Downtown Ligonier next week will witness a parade that is long on horsepower — mostly of the mechanical kind.

Around noon Tuesday, Aug. 13, 60 some restored military vehicles will proceed on East Main Street and circle part of Diamond Park before parking at Fort Ligonier and other nearby lots.

Organized by the Military Vehicle Preservation Association, the procession is planned as part of a 36-day, 3,200-mile trek that will retrace as closely as possible the cross-country route a 1919 convoy followed to road-test Army vehicles of that time.

“It’s history in motion,” says Walter Schroth, an association member from Indiana County who is overseeing the leg of the journey through Western Pennsylvania. “We want to honor and celebrate our veterans. We want to bring attention to the historic 1919 convoy, and we want to show people these military vehicles and help them understand the part they played in our defense.”

Groups of local veterans are expected to view the restored vehicles up close after the Ligonier parade, when they will be on public display in the Fort Ligonier parking lot on South Market Street, at Ligonier Borough’s Loyalhanna Street parking lot and at the bus parking lot beside the Ligonier GetGo.

Leading the parade, beginning at East Main and Bell streets, will be a horse-drawn carriage pulling a six-pound replica cannon from the Fort Ligonier collection.

Schroth served in the Air Force from 1971-75, assigned to vehicle maintenance. He recently returned from England and Normandy, where he drove his rebuilt World War II-era Jeep during D-Day commemorations.

For this month’s convoy, he’ll drive a 1944 WC-56 Dodge command car — a World War II vehicle used by military leaders like Gen. George S. Patton.

The convoy will include other privately owned vehicles dating from World War II through modern conflicts. A few older vehicles are expected, including a 1919 Dodge touring car.

The 1919 convoy started in Washington, D.C., and reached its destination at Lincoln Park in San Francisco. As detailed in an exhibit at the Lincoln Highway Experience museum on Route 30 east of Latrobe, the convoy included a young Dwight D. Eisenhower, then a lieutenant colonel on board as an observer for the War Department.

The first Army transcontinental motor convoy used 81 Army vehicles, 24 officers and 258 enlisted men. They covered the 3,251-mile journey in 62 days, according to the Eisenhower Presidential Library.

For most of the way, the convoy traveled on the newly constructed Lincoln Highway.
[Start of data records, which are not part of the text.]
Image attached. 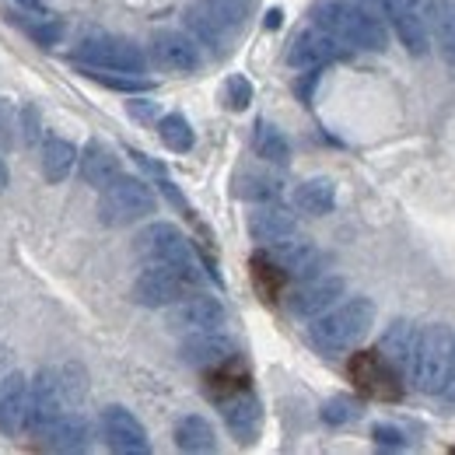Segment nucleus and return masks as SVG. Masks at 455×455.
<instances>
[{
	"label": "nucleus",
	"mask_w": 455,
	"mask_h": 455,
	"mask_svg": "<svg viewBox=\"0 0 455 455\" xmlns=\"http://www.w3.org/2000/svg\"><path fill=\"white\" fill-rule=\"evenodd\" d=\"M270 259L284 270L287 281H291V277H294V281H312V277H319L323 267H326V256H323L308 238H301L298 231H294L291 238H284V242L270 245Z\"/></svg>",
	"instance_id": "nucleus-15"
},
{
	"label": "nucleus",
	"mask_w": 455,
	"mask_h": 455,
	"mask_svg": "<svg viewBox=\"0 0 455 455\" xmlns=\"http://www.w3.org/2000/svg\"><path fill=\"white\" fill-rule=\"evenodd\" d=\"M225 305L214 294H186L172 305L169 312V330L193 337V333H211L225 326Z\"/></svg>",
	"instance_id": "nucleus-10"
},
{
	"label": "nucleus",
	"mask_w": 455,
	"mask_h": 455,
	"mask_svg": "<svg viewBox=\"0 0 455 455\" xmlns=\"http://www.w3.org/2000/svg\"><path fill=\"white\" fill-rule=\"evenodd\" d=\"M14 113H11V106L0 99V151H7L11 144H14Z\"/></svg>",
	"instance_id": "nucleus-42"
},
{
	"label": "nucleus",
	"mask_w": 455,
	"mask_h": 455,
	"mask_svg": "<svg viewBox=\"0 0 455 455\" xmlns=\"http://www.w3.org/2000/svg\"><path fill=\"white\" fill-rule=\"evenodd\" d=\"M238 354V347L231 337H225L221 330H211V333H193V337H186L182 340V361L186 364H193V368H204V371H211V368H218V364H225Z\"/></svg>",
	"instance_id": "nucleus-20"
},
{
	"label": "nucleus",
	"mask_w": 455,
	"mask_h": 455,
	"mask_svg": "<svg viewBox=\"0 0 455 455\" xmlns=\"http://www.w3.org/2000/svg\"><path fill=\"white\" fill-rule=\"evenodd\" d=\"M126 113L133 116V119H140V123H151V119H158V102L133 99V102H126Z\"/></svg>",
	"instance_id": "nucleus-43"
},
{
	"label": "nucleus",
	"mask_w": 455,
	"mask_h": 455,
	"mask_svg": "<svg viewBox=\"0 0 455 455\" xmlns=\"http://www.w3.org/2000/svg\"><path fill=\"white\" fill-rule=\"evenodd\" d=\"M186 28H189V36H193L200 46H207L214 57H221L228 50V36L200 11V7H189V11H186Z\"/></svg>",
	"instance_id": "nucleus-31"
},
{
	"label": "nucleus",
	"mask_w": 455,
	"mask_h": 455,
	"mask_svg": "<svg viewBox=\"0 0 455 455\" xmlns=\"http://www.w3.org/2000/svg\"><path fill=\"white\" fill-rule=\"evenodd\" d=\"M417 333H420V330H413V323L396 319V323L382 333V340H379V354L396 368L399 375L410 371V357H413V347H417Z\"/></svg>",
	"instance_id": "nucleus-23"
},
{
	"label": "nucleus",
	"mask_w": 455,
	"mask_h": 455,
	"mask_svg": "<svg viewBox=\"0 0 455 455\" xmlns=\"http://www.w3.org/2000/svg\"><path fill=\"white\" fill-rule=\"evenodd\" d=\"M389 25L410 57L431 50V0H389Z\"/></svg>",
	"instance_id": "nucleus-9"
},
{
	"label": "nucleus",
	"mask_w": 455,
	"mask_h": 455,
	"mask_svg": "<svg viewBox=\"0 0 455 455\" xmlns=\"http://www.w3.org/2000/svg\"><path fill=\"white\" fill-rule=\"evenodd\" d=\"M25 431H32V382L11 371L0 386V435L18 438Z\"/></svg>",
	"instance_id": "nucleus-12"
},
{
	"label": "nucleus",
	"mask_w": 455,
	"mask_h": 455,
	"mask_svg": "<svg viewBox=\"0 0 455 455\" xmlns=\"http://www.w3.org/2000/svg\"><path fill=\"white\" fill-rule=\"evenodd\" d=\"M158 137H162V144L169 148V151H179V155H186V151H193V126H189V119L179 113H169L158 119Z\"/></svg>",
	"instance_id": "nucleus-34"
},
{
	"label": "nucleus",
	"mask_w": 455,
	"mask_h": 455,
	"mask_svg": "<svg viewBox=\"0 0 455 455\" xmlns=\"http://www.w3.org/2000/svg\"><path fill=\"white\" fill-rule=\"evenodd\" d=\"M18 130L25 133V144H39V133H43V119H39V109L36 106H21V116H18Z\"/></svg>",
	"instance_id": "nucleus-40"
},
{
	"label": "nucleus",
	"mask_w": 455,
	"mask_h": 455,
	"mask_svg": "<svg viewBox=\"0 0 455 455\" xmlns=\"http://www.w3.org/2000/svg\"><path fill=\"white\" fill-rule=\"evenodd\" d=\"M371 326H375V301L371 298H350L340 308L315 315V323L308 326V340L326 354H343V350L364 340Z\"/></svg>",
	"instance_id": "nucleus-2"
},
{
	"label": "nucleus",
	"mask_w": 455,
	"mask_h": 455,
	"mask_svg": "<svg viewBox=\"0 0 455 455\" xmlns=\"http://www.w3.org/2000/svg\"><path fill=\"white\" fill-rule=\"evenodd\" d=\"M298 231V221H294V214L281 207V204H274V200H267L263 207H256L252 214H249V235L259 242V245H277V242H284Z\"/></svg>",
	"instance_id": "nucleus-21"
},
{
	"label": "nucleus",
	"mask_w": 455,
	"mask_h": 455,
	"mask_svg": "<svg viewBox=\"0 0 455 455\" xmlns=\"http://www.w3.org/2000/svg\"><path fill=\"white\" fill-rule=\"evenodd\" d=\"M431 39L442 60L455 67V0H435L431 4Z\"/></svg>",
	"instance_id": "nucleus-27"
},
{
	"label": "nucleus",
	"mask_w": 455,
	"mask_h": 455,
	"mask_svg": "<svg viewBox=\"0 0 455 455\" xmlns=\"http://www.w3.org/2000/svg\"><path fill=\"white\" fill-rule=\"evenodd\" d=\"M252 284H256V291H259L267 301H274V298H281V291H284L287 274L270 259V256H252Z\"/></svg>",
	"instance_id": "nucleus-33"
},
{
	"label": "nucleus",
	"mask_w": 455,
	"mask_h": 455,
	"mask_svg": "<svg viewBox=\"0 0 455 455\" xmlns=\"http://www.w3.org/2000/svg\"><path fill=\"white\" fill-rule=\"evenodd\" d=\"M343 291H347L343 277L319 274V277H312V281H305V284L298 287L287 305H291V312L298 319H315V315H323V312H330L337 305V298H343Z\"/></svg>",
	"instance_id": "nucleus-16"
},
{
	"label": "nucleus",
	"mask_w": 455,
	"mask_h": 455,
	"mask_svg": "<svg viewBox=\"0 0 455 455\" xmlns=\"http://www.w3.org/2000/svg\"><path fill=\"white\" fill-rule=\"evenodd\" d=\"M133 249H137V256H140L144 263H169V267L186 270V274L196 277V281L204 277V274H200V263H196V256H193L189 238L175 225H169V221H155V225L144 228V231L133 238Z\"/></svg>",
	"instance_id": "nucleus-5"
},
{
	"label": "nucleus",
	"mask_w": 455,
	"mask_h": 455,
	"mask_svg": "<svg viewBox=\"0 0 455 455\" xmlns=\"http://www.w3.org/2000/svg\"><path fill=\"white\" fill-rule=\"evenodd\" d=\"M77 67H102V70H126V74H144L148 70V57L126 43V39H113V36H95L84 39L74 50Z\"/></svg>",
	"instance_id": "nucleus-8"
},
{
	"label": "nucleus",
	"mask_w": 455,
	"mask_h": 455,
	"mask_svg": "<svg viewBox=\"0 0 455 455\" xmlns=\"http://www.w3.org/2000/svg\"><path fill=\"white\" fill-rule=\"evenodd\" d=\"M452 347H455V337L449 326H424L417 333V347H413L406 379L420 393L442 396L445 379H449V364H452Z\"/></svg>",
	"instance_id": "nucleus-3"
},
{
	"label": "nucleus",
	"mask_w": 455,
	"mask_h": 455,
	"mask_svg": "<svg viewBox=\"0 0 455 455\" xmlns=\"http://www.w3.org/2000/svg\"><path fill=\"white\" fill-rule=\"evenodd\" d=\"M252 148H256V155H259L263 162H270V165H287V162H291V144H287V137L274 123H267V119H256Z\"/></svg>",
	"instance_id": "nucleus-29"
},
{
	"label": "nucleus",
	"mask_w": 455,
	"mask_h": 455,
	"mask_svg": "<svg viewBox=\"0 0 455 455\" xmlns=\"http://www.w3.org/2000/svg\"><path fill=\"white\" fill-rule=\"evenodd\" d=\"M116 175H119V158L113 155V148L102 144V140H88L84 151H81V179L88 186L102 189V186L113 182Z\"/></svg>",
	"instance_id": "nucleus-22"
},
{
	"label": "nucleus",
	"mask_w": 455,
	"mask_h": 455,
	"mask_svg": "<svg viewBox=\"0 0 455 455\" xmlns=\"http://www.w3.org/2000/svg\"><path fill=\"white\" fill-rule=\"evenodd\" d=\"M193 7H200L228 39L238 36L245 28V18H249V0H196Z\"/></svg>",
	"instance_id": "nucleus-26"
},
{
	"label": "nucleus",
	"mask_w": 455,
	"mask_h": 455,
	"mask_svg": "<svg viewBox=\"0 0 455 455\" xmlns=\"http://www.w3.org/2000/svg\"><path fill=\"white\" fill-rule=\"evenodd\" d=\"M60 371V386H63V396H67V406H77L81 399L88 396V375L81 364H57Z\"/></svg>",
	"instance_id": "nucleus-36"
},
{
	"label": "nucleus",
	"mask_w": 455,
	"mask_h": 455,
	"mask_svg": "<svg viewBox=\"0 0 455 455\" xmlns=\"http://www.w3.org/2000/svg\"><path fill=\"white\" fill-rule=\"evenodd\" d=\"M343 53H347V46H343L340 39H333L330 32H323V28L315 25V28H301V32L291 39V46H287V63H291L294 70H319L323 63L340 60Z\"/></svg>",
	"instance_id": "nucleus-14"
},
{
	"label": "nucleus",
	"mask_w": 455,
	"mask_h": 455,
	"mask_svg": "<svg viewBox=\"0 0 455 455\" xmlns=\"http://www.w3.org/2000/svg\"><path fill=\"white\" fill-rule=\"evenodd\" d=\"M36 442L50 452H84L88 442H92V424L74 413V410H63L53 424H46L43 431H36Z\"/></svg>",
	"instance_id": "nucleus-17"
},
{
	"label": "nucleus",
	"mask_w": 455,
	"mask_h": 455,
	"mask_svg": "<svg viewBox=\"0 0 455 455\" xmlns=\"http://www.w3.org/2000/svg\"><path fill=\"white\" fill-rule=\"evenodd\" d=\"M200 284L196 277H189L186 270L169 267V263H144L140 277L133 281V298L144 308H165L175 305L179 298H186L193 287Z\"/></svg>",
	"instance_id": "nucleus-6"
},
{
	"label": "nucleus",
	"mask_w": 455,
	"mask_h": 455,
	"mask_svg": "<svg viewBox=\"0 0 455 455\" xmlns=\"http://www.w3.org/2000/svg\"><path fill=\"white\" fill-rule=\"evenodd\" d=\"M364 410H361V403L350 396H333L326 406H323V420L326 424H333V427H340V424H350V420H357Z\"/></svg>",
	"instance_id": "nucleus-38"
},
{
	"label": "nucleus",
	"mask_w": 455,
	"mask_h": 455,
	"mask_svg": "<svg viewBox=\"0 0 455 455\" xmlns=\"http://www.w3.org/2000/svg\"><path fill=\"white\" fill-rule=\"evenodd\" d=\"M281 193V182L270 179V175H256V172H245L238 175V196H249V200H277Z\"/></svg>",
	"instance_id": "nucleus-35"
},
{
	"label": "nucleus",
	"mask_w": 455,
	"mask_h": 455,
	"mask_svg": "<svg viewBox=\"0 0 455 455\" xmlns=\"http://www.w3.org/2000/svg\"><path fill=\"white\" fill-rule=\"evenodd\" d=\"M25 11H32V14H46V4L43 0H18Z\"/></svg>",
	"instance_id": "nucleus-47"
},
{
	"label": "nucleus",
	"mask_w": 455,
	"mask_h": 455,
	"mask_svg": "<svg viewBox=\"0 0 455 455\" xmlns=\"http://www.w3.org/2000/svg\"><path fill=\"white\" fill-rule=\"evenodd\" d=\"M67 406L63 396V386H60V371L57 368H43L36 379H32V435L43 431L46 424H53Z\"/></svg>",
	"instance_id": "nucleus-19"
},
{
	"label": "nucleus",
	"mask_w": 455,
	"mask_h": 455,
	"mask_svg": "<svg viewBox=\"0 0 455 455\" xmlns=\"http://www.w3.org/2000/svg\"><path fill=\"white\" fill-rule=\"evenodd\" d=\"M347 371H350V382L357 386V393H364V396L386 399V403H396L403 396V382H399L403 375H399L379 350L354 354L350 364H347Z\"/></svg>",
	"instance_id": "nucleus-7"
},
{
	"label": "nucleus",
	"mask_w": 455,
	"mask_h": 455,
	"mask_svg": "<svg viewBox=\"0 0 455 455\" xmlns=\"http://www.w3.org/2000/svg\"><path fill=\"white\" fill-rule=\"evenodd\" d=\"M32 36H36L43 46H57L60 39H63V21H60V18H50V14H43L39 25L32 28Z\"/></svg>",
	"instance_id": "nucleus-39"
},
{
	"label": "nucleus",
	"mask_w": 455,
	"mask_h": 455,
	"mask_svg": "<svg viewBox=\"0 0 455 455\" xmlns=\"http://www.w3.org/2000/svg\"><path fill=\"white\" fill-rule=\"evenodd\" d=\"M155 211H158L155 189L137 175H116L113 182L102 186V193H99V218H102V225L109 228L144 221Z\"/></svg>",
	"instance_id": "nucleus-4"
},
{
	"label": "nucleus",
	"mask_w": 455,
	"mask_h": 455,
	"mask_svg": "<svg viewBox=\"0 0 455 455\" xmlns=\"http://www.w3.org/2000/svg\"><path fill=\"white\" fill-rule=\"evenodd\" d=\"M218 406H221L225 427L242 442V445H252V442L259 438V427H263V403L252 396L249 389L221 399Z\"/></svg>",
	"instance_id": "nucleus-18"
},
{
	"label": "nucleus",
	"mask_w": 455,
	"mask_h": 455,
	"mask_svg": "<svg viewBox=\"0 0 455 455\" xmlns=\"http://www.w3.org/2000/svg\"><path fill=\"white\" fill-rule=\"evenodd\" d=\"M11 371H14V368H11V350L0 347V386H4V379H7Z\"/></svg>",
	"instance_id": "nucleus-46"
},
{
	"label": "nucleus",
	"mask_w": 455,
	"mask_h": 455,
	"mask_svg": "<svg viewBox=\"0 0 455 455\" xmlns=\"http://www.w3.org/2000/svg\"><path fill=\"white\" fill-rule=\"evenodd\" d=\"M312 21L330 32L333 39H340L343 46H354V50H371V53H382L389 36H386V25L371 14H364L354 0H319L312 7Z\"/></svg>",
	"instance_id": "nucleus-1"
},
{
	"label": "nucleus",
	"mask_w": 455,
	"mask_h": 455,
	"mask_svg": "<svg viewBox=\"0 0 455 455\" xmlns=\"http://www.w3.org/2000/svg\"><path fill=\"white\" fill-rule=\"evenodd\" d=\"M81 74L102 88H113V92H126V95H137V92H151V81L140 77V74H126V70H102V67H81Z\"/></svg>",
	"instance_id": "nucleus-32"
},
{
	"label": "nucleus",
	"mask_w": 455,
	"mask_h": 455,
	"mask_svg": "<svg viewBox=\"0 0 455 455\" xmlns=\"http://www.w3.org/2000/svg\"><path fill=\"white\" fill-rule=\"evenodd\" d=\"M245 379H249V375H245V368L238 364V354H235L231 361L211 368V375H207V396L221 403V399L242 393V389H245Z\"/></svg>",
	"instance_id": "nucleus-30"
},
{
	"label": "nucleus",
	"mask_w": 455,
	"mask_h": 455,
	"mask_svg": "<svg viewBox=\"0 0 455 455\" xmlns=\"http://www.w3.org/2000/svg\"><path fill=\"white\" fill-rule=\"evenodd\" d=\"M151 57L155 63L162 67V70H169V74H196L200 67H204V53H200V43L193 39V36H186V32H158L155 39H151Z\"/></svg>",
	"instance_id": "nucleus-13"
},
{
	"label": "nucleus",
	"mask_w": 455,
	"mask_h": 455,
	"mask_svg": "<svg viewBox=\"0 0 455 455\" xmlns=\"http://www.w3.org/2000/svg\"><path fill=\"white\" fill-rule=\"evenodd\" d=\"M7 189V165H4V158H0V193Z\"/></svg>",
	"instance_id": "nucleus-49"
},
{
	"label": "nucleus",
	"mask_w": 455,
	"mask_h": 455,
	"mask_svg": "<svg viewBox=\"0 0 455 455\" xmlns=\"http://www.w3.org/2000/svg\"><path fill=\"white\" fill-rule=\"evenodd\" d=\"M354 4H357V7L364 11V14H371V18H379L382 25L389 21V0H354Z\"/></svg>",
	"instance_id": "nucleus-44"
},
{
	"label": "nucleus",
	"mask_w": 455,
	"mask_h": 455,
	"mask_svg": "<svg viewBox=\"0 0 455 455\" xmlns=\"http://www.w3.org/2000/svg\"><path fill=\"white\" fill-rule=\"evenodd\" d=\"M294 207L301 211V214H308V218H323V214H330L333 207H337V186H333V179H308V182H301L298 189H294Z\"/></svg>",
	"instance_id": "nucleus-24"
},
{
	"label": "nucleus",
	"mask_w": 455,
	"mask_h": 455,
	"mask_svg": "<svg viewBox=\"0 0 455 455\" xmlns=\"http://www.w3.org/2000/svg\"><path fill=\"white\" fill-rule=\"evenodd\" d=\"M39 162H43V175H46L50 182H63V179L74 172V165L81 162V155H77V148H74L70 140H63V137H50V140L43 144Z\"/></svg>",
	"instance_id": "nucleus-28"
},
{
	"label": "nucleus",
	"mask_w": 455,
	"mask_h": 455,
	"mask_svg": "<svg viewBox=\"0 0 455 455\" xmlns=\"http://www.w3.org/2000/svg\"><path fill=\"white\" fill-rule=\"evenodd\" d=\"M175 449H182V452H214L218 449V435L207 424V417H200V413L179 417V424H175Z\"/></svg>",
	"instance_id": "nucleus-25"
},
{
	"label": "nucleus",
	"mask_w": 455,
	"mask_h": 455,
	"mask_svg": "<svg viewBox=\"0 0 455 455\" xmlns=\"http://www.w3.org/2000/svg\"><path fill=\"white\" fill-rule=\"evenodd\" d=\"M99 427H102V438H106V445L113 452H123V455L151 452V438H148L144 424L126 406H106L102 417H99Z\"/></svg>",
	"instance_id": "nucleus-11"
},
{
	"label": "nucleus",
	"mask_w": 455,
	"mask_h": 455,
	"mask_svg": "<svg viewBox=\"0 0 455 455\" xmlns=\"http://www.w3.org/2000/svg\"><path fill=\"white\" fill-rule=\"evenodd\" d=\"M281 7H274V11H267V28H281Z\"/></svg>",
	"instance_id": "nucleus-48"
},
{
	"label": "nucleus",
	"mask_w": 455,
	"mask_h": 455,
	"mask_svg": "<svg viewBox=\"0 0 455 455\" xmlns=\"http://www.w3.org/2000/svg\"><path fill=\"white\" fill-rule=\"evenodd\" d=\"M252 102V81L245 74H231L225 81V106L231 113H245Z\"/></svg>",
	"instance_id": "nucleus-37"
},
{
	"label": "nucleus",
	"mask_w": 455,
	"mask_h": 455,
	"mask_svg": "<svg viewBox=\"0 0 455 455\" xmlns=\"http://www.w3.org/2000/svg\"><path fill=\"white\" fill-rule=\"evenodd\" d=\"M371 438H375L379 449H406V435L399 427H393V424H375Z\"/></svg>",
	"instance_id": "nucleus-41"
},
{
	"label": "nucleus",
	"mask_w": 455,
	"mask_h": 455,
	"mask_svg": "<svg viewBox=\"0 0 455 455\" xmlns=\"http://www.w3.org/2000/svg\"><path fill=\"white\" fill-rule=\"evenodd\" d=\"M442 396H449L455 403V347H452V364H449V379H445V389H442Z\"/></svg>",
	"instance_id": "nucleus-45"
}]
</instances>
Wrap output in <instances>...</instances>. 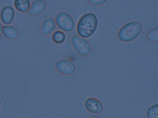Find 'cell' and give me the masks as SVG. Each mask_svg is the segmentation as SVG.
<instances>
[{
    "label": "cell",
    "mask_w": 158,
    "mask_h": 118,
    "mask_svg": "<svg viewBox=\"0 0 158 118\" xmlns=\"http://www.w3.org/2000/svg\"><path fill=\"white\" fill-rule=\"evenodd\" d=\"M2 34L9 39H15L17 38L19 32L17 29L13 26L5 25L2 27Z\"/></svg>",
    "instance_id": "obj_10"
},
{
    "label": "cell",
    "mask_w": 158,
    "mask_h": 118,
    "mask_svg": "<svg viewBox=\"0 0 158 118\" xmlns=\"http://www.w3.org/2000/svg\"><path fill=\"white\" fill-rule=\"evenodd\" d=\"M56 70L61 74L70 76L76 71L75 65L68 59H61L56 63Z\"/></svg>",
    "instance_id": "obj_5"
},
{
    "label": "cell",
    "mask_w": 158,
    "mask_h": 118,
    "mask_svg": "<svg viewBox=\"0 0 158 118\" xmlns=\"http://www.w3.org/2000/svg\"><path fill=\"white\" fill-rule=\"evenodd\" d=\"M147 38L149 41L154 43L158 42V27L156 26L152 29L148 33Z\"/></svg>",
    "instance_id": "obj_14"
},
{
    "label": "cell",
    "mask_w": 158,
    "mask_h": 118,
    "mask_svg": "<svg viewBox=\"0 0 158 118\" xmlns=\"http://www.w3.org/2000/svg\"><path fill=\"white\" fill-rule=\"evenodd\" d=\"M23 118H28V117H23Z\"/></svg>",
    "instance_id": "obj_19"
},
{
    "label": "cell",
    "mask_w": 158,
    "mask_h": 118,
    "mask_svg": "<svg viewBox=\"0 0 158 118\" xmlns=\"http://www.w3.org/2000/svg\"><path fill=\"white\" fill-rule=\"evenodd\" d=\"M90 118H100V117L98 116H92Z\"/></svg>",
    "instance_id": "obj_17"
},
{
    "label": "cell",
    "mask_w": 158,
    "mask_h": 118,
    "mask_svg": "<svg viewBox=\"0 0 158 118\" xmlns=\"http://www.w3.org/2000/svg\"><path fill=\"white\" fill-rule=\"evenodd\" d=\"M2 25L1 24H0V37H2Z\"/></svg>",
    "instance_id": "obj_16"
},
{
    "label": "cell",
    "mask_w": 158,
    "mask_h": 118,
    "mask_svg": "<svg viewBox=\"0 0 158 118\" xmlns=\"http://www.w3.org/2000/svg\"><path fill=\"white\" fill-rule=\"evenodd\" d=\"M56 28V23L55 20L49 18L44 21L41 26L40 31L43 35H49L52 33Z\"/></svg>",
    "instance_id": "obj_9"
},
{
    "label": "cell",
    "mask_w": 158,
    "mask_h": 118,
    "mask_svg": "<svg viewBox=\"0 0 158 118\" xmlns=\"http://www.w3.org/2000/svg\"><path fill=\"white\" fill-rule=\"evenodd\" d=\"M52 39L57 44H62L66 40V35L63 32L57 30L53 32L52 35Z\"/></svg>",
    "instance_id": "obj_12"
},
{
    "label": "cell",
    "mask_w": 158,
    "mask_h": 118,
    "mask_svg": "<svg viewBox=\"0 0 158 118\" xmlns=\"http://www.w3.org/2000/svg\"><path fill=\"white\" fill-rule=\"evenodd\" d=\"M47 7L46 2L44 0H36L31 6L29 13L32 16H36L45 11Z\"/></svg>",
    "instance_id": "obj_8"
},
{
    "label": "cell",
    "mask_w": 158,
    "mask_h": 118,
    "mask_svg": "<svg viewBox=\"0 0 158 118\" xmlns=\"http://www.w3.org/2000/svg\"><path fill=\"white\" fill-rule=\"evenodd\" d=\"M146 118H158V104L150 106L146 110Z\"/></svg>",
    "instance_id": "obj_13"
},
{
    "label": "cell",
    "mask_w": 158,
    "mask_h": 118,
    "mask_svg": "<svg viewBox=\"0 0 158 118\" xmlns=\"http://www.w3.org/2000/svg\"><path fill=\"white\" fill-rule=\"evenodd\" d=\"M15 16V12L13 7L11 6H4L0 13V18L5 25L11 24L13 21Z\"/></svg>",
    "instance_id": "obj_7"
},
{
    "label": "cell",
    "mask_w": 158,
    "mask_h": 118,
    "mask_svg": "<svg viewBox=\"0 0 158 118\" xmlns=\"http://www.w3.org/2000/svg\"><path fill=\"white\" fill-rule=\"evenodd\" d=\"M142 28V24L139 22H128L119 29L117 33L118 38L122 42H131L140 35Z\"/></svg>",
    "instance_id": "obj_2"
},
{
    "label": "cell",
    "mask_w": 158,
    "mask_h": 118,
    "mask_svg": "<svg viewBox=\"0 0 158 118\" xmlns=\"http://www.w3.org/2000/svg\"><path fill=\"white\" fill-rule=\"evenodd\" d=\"M71 44L75 51L82 57H87L91 53V45L85 38L78 35H74L71 37Z\"/></svg>",
    "instance_id": "obj_4"
},
{
    "label": "cell",
    "mask_w": 158,
    "mask_h": 118,
    "mask_svg": "<svg viewBox=\"0 0 158 118\" xmlns=\"http://www.w3.org/2000/svg\"><path fill=\"white\" fill-rule=\"evenodd\" d=\"M110 118H115V117H110Z\"/></svg>",
    "instance_id": "obj_20"
},
{
    "label": "cell",
    "mask_w": 158,
    "mask_h": 118,
    "mask_svg": "<svg viewBox=\"0 0 158 118\" xmlns=\"http://www.w3.org/2000/svg\"><path fill=\"white\" fill-rule=\"evenodd\" d=\"M1 106H2V99L1 98H0V108H1Z\"/></svg>",
    "instance_id": "obj_18"
},
{
    "label": "cell",
    "mask_w": 158,
    "mask_h": 118,
    "mask_svg": "<svg viewBox=\"0 0 158 118\" xmlns=\"http://www.w3.org/2000/svg\"><path fill=\"white\" fill-rule=\"evenodd\" d=\"M56 26L63 32H71L75 28V23L73 17L66 12L59 13L56 17Z\"/></svg>",
    "instance_id": "obj_3"
},
{
    "label": "cell",
    "mask_w": 158,
    "mask_h": 118,
    "mask_svg": "<svg viewBox=\"0 0 158 118\" xmlns=\"http://www.w3.org/2000/svg\"><path fill=\"white\" fill-rule=\"evenodd\" d=\"M85 106L86 109L94 114H100L103 112V108L102 102L98 98L90 97L85 101Z\"/></svg>",
    "instance_id": "obj_6"
},
{
    "label": "cell",
    "mask_w": 158,
    "mask_h": 118,
    "mask_svg": "<svg viewBox=\"0 0 158 118\" xmlns=\"http://www.w3.org/2000/svg\"><path fill=\"white\" fill-rule=\"evenodd\" d=\"M14 6L18 11L25 13L29 11L31 3L30 0H15Z\"/></svg>",
    "instance_id": "obj_11"
},
{
    "label": "cell",
    "mask_w": 158,
    "mask_h": 118,
    "mask_svg": "<svg viewBox=\"0 0 158 118\" xmlns=\"http://www.w3.org/2000/svg\"><path fill=\"white\" fill-rule=\"evenodd\" d=\"M98 26V17L94 13H88L84 14L77 24V30L79 36L88 38L94 35Z\"/></svg>",
    "instance_id": "obj_1"
},
{
    "label": "cell",
    "mask_w": 158,
    "mask_h": 118,
    "mask_svg": "<svg viewBox=\"0 0 158 118\" xmlns=\"http://www.w3.org/2000/svg\"><path fill=\"white\" fill-rule=\"evenodd\" d=\"M88 2L93 6H98L105 4L107 2V0H88Z\"/></svg>",
    "instance_id": "obj_15"
}]
</instances>
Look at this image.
In Western Pennsylvania, Schroth pointed out, the highway follows the same general route as the earlier Forbes Road — an actual 18th century military road that British forces used in their advance to drive out French foes occupying what is now Pittsburgh.

“Our goal is to try to follow the original route as closely as we can, wherever it is practical,” he said. “Some of it has been modernized and may include relocation of the road bed.”

Schroth missed a 2009 association convoy that retraced the 1919 trip on its 90th anniversary. He took part in later association trips along Route 66; the Alcan Highway, which connects points in Alaska and Canada; and the Bankhead Highway, which runs from D.C. to San Diego.

Close to 190 people have registered to take part in all or some of this year’s Lincoln Highway journey beginning with a Saturday departure from York, Pa., at the conclusion of the annual association convention there. After overnight stops in Gettysburg and Bedford, the convoy’s Tuesday itinerary begins with a visit to the Flight 93 National Memorial in Somerset County, from about 8 to 11 a.m. After the parade and other activities in and around Ligonier, from noon to 4 p.m., the convoy will end the day at the Ramada Greensburg Hotel and Conference Center.

On Wednesday, it will proceed on toward East Palestine, Ohio — with one-hour stops and public displays of the vehicles at about 8 a.m. at Rossi’s Pop-Up Marketplace, next to the Walmart in North Versailles, and at about 10 a.m. at the shopping center along Route 65 in Leetsdale.

Providing support locally for the convoy are the Laurel Highlands Visitors Bureau, the Ligonier Valley Chamber of Commerce, Fort Ligonier, the Ligonier Giant Eagle and the Lincoln Highway Experience museum.

Schroth will end his stint with the modern convoy in Ohio. Others will continue on to an anticipated Sept. 14 arrival at Lincoln Park.

“It’s kind of a test for yourself and your vehicle,” Schroth said. “You’re running pretty hard. My command car is 75 years old. We rebuilt the engine, and we fixed and repaired it, but it’s still 75 years old.”